Power calculations were performed using the PGA Matlab software (http://dceg.cancer.gov/tools/analysis/pga) [20]. Given the sample size of this study, we obtained a power of 80 % with an alpha level of 0.05 to detect an odds ratio of 2.0, based on the prevalence of obesity as 30 % [8], the disease allele frequency as 6 % for C-1562T polymorphism (Supplementary Table S1) and the “T, G, A” haplotype frequency as 8.9 % (Table 2).
Results
The clinical characteristics, anthropometric parameters and biochemical data of subjects included in this study are shown in Table 1. There were significant differences in all factors studied when both groups of obese subjects were compared with subjects with normal weight (P < 0.05), except for SBP and DBP (vs. obese subjects; P > 0.05). Obese subjects had a slightly lower average age. Importantly, the group of obese subjects with ≥3 MRFs had higher body mass index, waist circumference, SBP, DBP, triglycerides and fasting glucose than the group of obese subjects (P < 0.05; Table 1).

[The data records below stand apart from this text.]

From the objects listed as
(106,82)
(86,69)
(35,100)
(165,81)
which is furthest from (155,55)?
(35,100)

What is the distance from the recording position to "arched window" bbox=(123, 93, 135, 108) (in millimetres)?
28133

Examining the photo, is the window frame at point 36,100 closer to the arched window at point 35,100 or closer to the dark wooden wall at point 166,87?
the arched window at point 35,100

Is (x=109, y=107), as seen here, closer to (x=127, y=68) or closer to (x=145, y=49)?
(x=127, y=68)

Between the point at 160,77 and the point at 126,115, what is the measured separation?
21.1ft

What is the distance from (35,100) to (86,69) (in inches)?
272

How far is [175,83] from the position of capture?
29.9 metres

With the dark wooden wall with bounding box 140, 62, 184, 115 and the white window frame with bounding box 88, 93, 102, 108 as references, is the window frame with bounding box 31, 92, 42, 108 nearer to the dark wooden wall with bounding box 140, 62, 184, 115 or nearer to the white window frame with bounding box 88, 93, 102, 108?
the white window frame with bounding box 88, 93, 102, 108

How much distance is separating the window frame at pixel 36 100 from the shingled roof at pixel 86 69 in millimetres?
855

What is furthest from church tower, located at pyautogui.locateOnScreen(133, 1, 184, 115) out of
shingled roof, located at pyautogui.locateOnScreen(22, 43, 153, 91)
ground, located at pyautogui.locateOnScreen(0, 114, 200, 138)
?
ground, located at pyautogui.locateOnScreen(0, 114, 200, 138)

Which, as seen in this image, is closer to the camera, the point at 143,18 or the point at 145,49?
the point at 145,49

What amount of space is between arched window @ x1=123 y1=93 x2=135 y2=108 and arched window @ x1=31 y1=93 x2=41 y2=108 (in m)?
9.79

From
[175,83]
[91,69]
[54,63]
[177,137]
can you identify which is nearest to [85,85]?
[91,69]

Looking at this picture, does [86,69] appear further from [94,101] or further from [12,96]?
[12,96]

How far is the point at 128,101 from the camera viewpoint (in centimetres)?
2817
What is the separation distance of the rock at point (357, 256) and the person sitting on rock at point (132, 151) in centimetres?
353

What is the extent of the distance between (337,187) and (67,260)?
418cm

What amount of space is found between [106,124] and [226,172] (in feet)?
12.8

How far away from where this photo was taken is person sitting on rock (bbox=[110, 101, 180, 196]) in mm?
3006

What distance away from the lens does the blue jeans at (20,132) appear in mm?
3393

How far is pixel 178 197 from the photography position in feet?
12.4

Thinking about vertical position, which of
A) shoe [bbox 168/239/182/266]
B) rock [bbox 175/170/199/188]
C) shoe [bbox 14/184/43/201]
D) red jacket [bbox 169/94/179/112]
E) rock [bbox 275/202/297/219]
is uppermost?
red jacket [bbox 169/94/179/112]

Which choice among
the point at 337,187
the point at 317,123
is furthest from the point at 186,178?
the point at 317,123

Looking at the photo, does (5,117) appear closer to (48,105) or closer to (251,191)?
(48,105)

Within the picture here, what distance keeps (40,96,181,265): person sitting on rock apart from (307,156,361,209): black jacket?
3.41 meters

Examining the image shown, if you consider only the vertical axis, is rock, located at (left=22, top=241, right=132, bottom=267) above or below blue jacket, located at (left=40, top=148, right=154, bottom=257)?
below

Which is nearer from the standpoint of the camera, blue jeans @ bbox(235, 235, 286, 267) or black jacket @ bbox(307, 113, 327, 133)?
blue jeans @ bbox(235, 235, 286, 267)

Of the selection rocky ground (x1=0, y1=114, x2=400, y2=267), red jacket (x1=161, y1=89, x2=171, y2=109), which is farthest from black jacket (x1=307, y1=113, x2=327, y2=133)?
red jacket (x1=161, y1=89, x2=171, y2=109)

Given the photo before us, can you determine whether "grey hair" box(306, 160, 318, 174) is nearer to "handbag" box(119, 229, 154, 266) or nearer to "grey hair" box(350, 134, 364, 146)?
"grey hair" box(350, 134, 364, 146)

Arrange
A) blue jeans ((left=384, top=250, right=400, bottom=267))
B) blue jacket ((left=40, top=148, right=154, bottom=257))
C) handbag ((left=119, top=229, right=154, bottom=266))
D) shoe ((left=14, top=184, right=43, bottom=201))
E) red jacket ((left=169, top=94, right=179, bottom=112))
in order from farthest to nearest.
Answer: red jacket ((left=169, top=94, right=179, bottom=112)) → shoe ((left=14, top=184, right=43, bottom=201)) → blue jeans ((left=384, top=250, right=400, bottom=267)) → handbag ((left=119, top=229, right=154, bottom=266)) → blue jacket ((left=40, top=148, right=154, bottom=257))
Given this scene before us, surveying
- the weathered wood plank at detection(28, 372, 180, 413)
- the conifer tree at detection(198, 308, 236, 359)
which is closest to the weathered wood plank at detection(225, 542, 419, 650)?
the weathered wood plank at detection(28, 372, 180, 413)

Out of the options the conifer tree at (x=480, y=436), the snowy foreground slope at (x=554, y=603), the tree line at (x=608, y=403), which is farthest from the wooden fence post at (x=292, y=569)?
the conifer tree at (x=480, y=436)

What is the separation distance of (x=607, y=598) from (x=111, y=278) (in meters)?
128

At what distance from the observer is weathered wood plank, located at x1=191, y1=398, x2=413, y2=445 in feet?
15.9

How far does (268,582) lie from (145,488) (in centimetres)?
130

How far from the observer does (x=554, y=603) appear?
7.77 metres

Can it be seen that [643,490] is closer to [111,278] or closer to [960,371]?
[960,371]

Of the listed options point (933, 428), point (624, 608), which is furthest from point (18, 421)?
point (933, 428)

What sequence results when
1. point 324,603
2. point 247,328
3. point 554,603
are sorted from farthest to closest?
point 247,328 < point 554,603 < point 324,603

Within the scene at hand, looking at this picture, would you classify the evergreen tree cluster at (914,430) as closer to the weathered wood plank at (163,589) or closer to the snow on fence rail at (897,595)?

We found higher plasma MMP-9 levels and MMP-9/TIMP-1 ratios when both groups of obese subjects were compared with subjects with normal weight (P < 0.05; Fig. 1a, c, respectively). However, we found no differences in TIMP-1 levels among the groups (P > 0.05; Fig. 1b). Notably, obese subjects with ≥3 MRFs had higher MMP-9 levels than obese subjects (P < 0.05; Fig. 1a). We examined the association between plasma MMP-9 levels, BMI and the MRFs in the study groups using linear regression adjusting for age and gender (Table 2). We found that both BMI and SBP were positively correlated with plasma MMP-9 levels in obese subjects with ≥3 MRFs (P < 0.05; Table 2).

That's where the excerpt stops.